[Stored records]
Content starts
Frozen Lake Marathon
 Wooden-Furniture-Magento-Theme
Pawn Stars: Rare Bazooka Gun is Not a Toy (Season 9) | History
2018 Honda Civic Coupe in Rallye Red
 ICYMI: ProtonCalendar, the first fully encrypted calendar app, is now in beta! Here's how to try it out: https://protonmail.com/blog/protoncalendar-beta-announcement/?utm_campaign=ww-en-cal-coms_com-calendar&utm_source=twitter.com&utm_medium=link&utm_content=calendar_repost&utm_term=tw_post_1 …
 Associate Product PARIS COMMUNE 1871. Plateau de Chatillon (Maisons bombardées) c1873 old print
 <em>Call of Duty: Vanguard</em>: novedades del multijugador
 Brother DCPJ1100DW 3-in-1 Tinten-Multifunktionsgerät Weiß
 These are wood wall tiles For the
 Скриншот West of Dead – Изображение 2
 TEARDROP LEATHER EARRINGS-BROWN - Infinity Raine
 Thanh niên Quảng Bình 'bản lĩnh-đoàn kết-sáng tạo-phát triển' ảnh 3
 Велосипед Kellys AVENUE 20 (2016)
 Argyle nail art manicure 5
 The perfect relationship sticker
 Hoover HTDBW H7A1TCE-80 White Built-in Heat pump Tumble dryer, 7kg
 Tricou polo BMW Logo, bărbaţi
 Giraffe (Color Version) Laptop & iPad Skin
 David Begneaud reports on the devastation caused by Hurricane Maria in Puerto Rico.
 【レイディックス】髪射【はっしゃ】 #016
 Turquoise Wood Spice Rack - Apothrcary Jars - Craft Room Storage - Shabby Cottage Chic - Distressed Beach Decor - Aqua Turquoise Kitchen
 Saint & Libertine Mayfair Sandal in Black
Content ends
▸ What the exercise asks
The response must consist solely of the lines from the top of the records through the line holding "The perfect relationship sticker", copied word for word.

▸ Written answer
Frozen Lake Marathon
 Wooden-Furniture-Magento-Theme
Pawn Stars: Rare Bazooka Gun is Not a Toy (Season 9) | History
2018 Honda Civic Coupe in Rallye Red
 ICYMI: ProtonCalendar, the first fully encrypted calendar app, is now in beta! Here's how to try it out: https://protonmail.com/blog/protoncalendar-beta-announcement/?utm_campaign=ww-en-cal-coms_com-calendar&utm_source=twitter.com&utm_medium=link&utm_content=calendar_repost&utm_term=tw_post_1 …
 Associate Product PARIS COMMUNE 1871. Plateau de Chatillon (Maisons bombardées) c1873 old print
 <em>Call of Duty: Vanguard</em>: novedades del multijugador
 Brother DCPJ1100DW 3-in-1 Tinten-Multifunktionsgerät Weiß
 These are wood wall tiles For the
 Скриншот West of Dead – Изображение 2
 TEARDROP LEATHER EARRINGS-BROWN - Infinity Raine
 Thanh niên Quảng Bình 'bản lĩnh-đoàn kết-sáng tạo-phát triển' ảnh 3
 Велосипед Kellys AVENUE 20 (2016)
 Argyle nail art manicure 5
 The perfect relationship sticker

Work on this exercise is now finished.